*WRITTEN EXERCISE 1*. According to the Stephen King article, for whom was The Eyes of the Dragon written?

====== TEXT BLOCK

In the fall of 1986, just weeks after the release of his 22nd novel, It, author Stephen King had more than a few projects in the hopper. One, The Eyes of the Dragon, was an “Arthurian sword-and-sorcery epic” written for his daughter Naomi, who wasn’t a fan of the scary stuff. Another, Tommyknockers, was a “sci-fi epic set in the post-Chernobyl era.” A third novel, Misery, was a psychological thriller that would in a few years’ time have Kathy Bates thanking King in an Oscar speech.
Conspicuously absent: anything that qualified as an entry in the horror genre.
“For now, as far as the Stephen King Book-of-the-Month Club goes, this is the clearance-sale time,” he told TIME for a cover story that October. “Everything must go.” The presses still warm from printing his 1,138-page “doorstop” of a novel, as the magazine described it, the “indisputable King of horror” was ready to toss out both his bread and the butter.
Then 39, King had written nearly 20 books, with more than 60 million in distribution and a dozen adapted into movies. The pace of those adaptations would never slow and continues today — the movie It, which hits theaters Friday, is already the top pre-selling horror movie of all time. But three decades ago, he was ready to try something different.

============
====== RECORDS FOR THE EXERCISE

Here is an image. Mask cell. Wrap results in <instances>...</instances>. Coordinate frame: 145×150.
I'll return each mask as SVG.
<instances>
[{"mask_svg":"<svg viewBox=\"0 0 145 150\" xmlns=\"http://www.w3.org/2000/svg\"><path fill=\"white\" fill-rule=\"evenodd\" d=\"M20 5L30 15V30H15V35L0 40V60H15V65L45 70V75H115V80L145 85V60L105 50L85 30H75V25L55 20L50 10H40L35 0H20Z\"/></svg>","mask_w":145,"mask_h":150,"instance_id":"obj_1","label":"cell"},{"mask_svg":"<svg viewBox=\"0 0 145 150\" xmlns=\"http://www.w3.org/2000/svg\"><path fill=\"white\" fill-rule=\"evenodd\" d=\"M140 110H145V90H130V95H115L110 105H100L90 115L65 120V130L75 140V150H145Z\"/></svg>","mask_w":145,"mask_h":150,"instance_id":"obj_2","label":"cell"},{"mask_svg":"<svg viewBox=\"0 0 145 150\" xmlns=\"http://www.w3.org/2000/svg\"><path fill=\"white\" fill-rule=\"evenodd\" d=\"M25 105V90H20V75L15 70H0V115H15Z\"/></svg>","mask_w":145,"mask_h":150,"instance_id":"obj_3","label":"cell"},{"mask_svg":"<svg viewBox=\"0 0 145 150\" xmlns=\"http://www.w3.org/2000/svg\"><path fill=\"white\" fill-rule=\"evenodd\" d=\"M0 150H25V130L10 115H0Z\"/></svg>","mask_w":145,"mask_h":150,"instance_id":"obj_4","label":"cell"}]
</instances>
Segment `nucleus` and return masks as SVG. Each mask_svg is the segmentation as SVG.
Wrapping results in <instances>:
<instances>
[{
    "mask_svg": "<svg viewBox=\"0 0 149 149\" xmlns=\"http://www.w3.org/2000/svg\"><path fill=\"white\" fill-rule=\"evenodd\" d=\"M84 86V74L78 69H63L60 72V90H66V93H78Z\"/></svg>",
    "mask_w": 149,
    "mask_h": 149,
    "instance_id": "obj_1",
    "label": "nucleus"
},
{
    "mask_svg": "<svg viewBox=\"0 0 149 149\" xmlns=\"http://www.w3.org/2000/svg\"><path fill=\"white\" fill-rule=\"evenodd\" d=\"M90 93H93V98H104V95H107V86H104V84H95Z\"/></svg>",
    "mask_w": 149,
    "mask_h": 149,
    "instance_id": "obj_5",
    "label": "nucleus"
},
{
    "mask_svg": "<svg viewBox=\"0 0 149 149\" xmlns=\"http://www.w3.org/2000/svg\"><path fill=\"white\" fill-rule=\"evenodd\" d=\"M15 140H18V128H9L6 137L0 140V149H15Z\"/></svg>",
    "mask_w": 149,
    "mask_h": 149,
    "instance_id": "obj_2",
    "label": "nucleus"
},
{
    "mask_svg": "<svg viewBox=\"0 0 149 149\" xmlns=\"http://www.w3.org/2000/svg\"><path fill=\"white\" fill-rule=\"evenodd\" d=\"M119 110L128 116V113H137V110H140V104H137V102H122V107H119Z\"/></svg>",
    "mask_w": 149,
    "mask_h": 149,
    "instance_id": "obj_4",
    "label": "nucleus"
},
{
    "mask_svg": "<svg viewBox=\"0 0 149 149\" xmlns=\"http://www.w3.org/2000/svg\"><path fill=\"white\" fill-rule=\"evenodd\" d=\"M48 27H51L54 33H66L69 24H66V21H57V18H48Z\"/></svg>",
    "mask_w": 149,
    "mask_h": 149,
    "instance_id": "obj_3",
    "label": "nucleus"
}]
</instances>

============

*WRITTEN EXERCISE 2*. Locate each line of the listing above that contains the string "cell", treating case as significant, and copy those lines.

*FINAL ANSWER 1*. It was written for his daughter Naomi.

*FINAL ANSWER 2*.
Here is an image. Mask cell. Wrap results in <instances>...</instances>. Coordinate frame: 145×150.
[{"mask_svg":"<svg viewBox=\"0 0 145 150\" xmlns=\"http://www.w3.org/2000/svg\"><path fill=\"white\" fill-rule=\"evenodd\" d=\"M20 5L30 15V30H15V35L0 40V60H15V65L45 70V75H115V80L145 85V60L105 50L85 30H75V25L55 20L50 10H40L35 0H20Z\"/></svg>","mask_w":145,"mask_h":150,"instance_id":"obj_1","label":"cell"},{"mask_svg":"<svg viewBox=\"0 0 145 150\" xmlns=\"http://www.w3.org/2000/svg\"><path fill=\"white\" fill-rule=\"evenodd\" d=\"M140 110H145V90H130V95H115L110 105H100L90 115L65 120V130L75 140V150H145Z\"/></svg>","mask_w":145,"mask_h":150,"instance_id":"obj_2","label":"cell"},{"mask_svg":"<svg viewBox=\"0 0 145 150\" xmlns=\"http://www.w3.org/2000/svg\"><path fill=\"white\" fill-rule=\"evenodd\" d=\"M25 105V90H20V75L15 70H0V115H15Z\"/></svg>","mask_w":145,"mask_h":150,"instance_id":"obj_3","label":"cell"},{"mask_svg":"<svg viewBox=\"0 0 145 150\" xmlns=\"http://www.w3.org/2000/svg\"><path fill=\"white\" fill-rule=\"evenodd\" d=\"M0 150H25V130L10 115H0Z\"/></svg>","mask_w":145,"mask_h":150,"instance_id":"obj_4","label":"cell"}]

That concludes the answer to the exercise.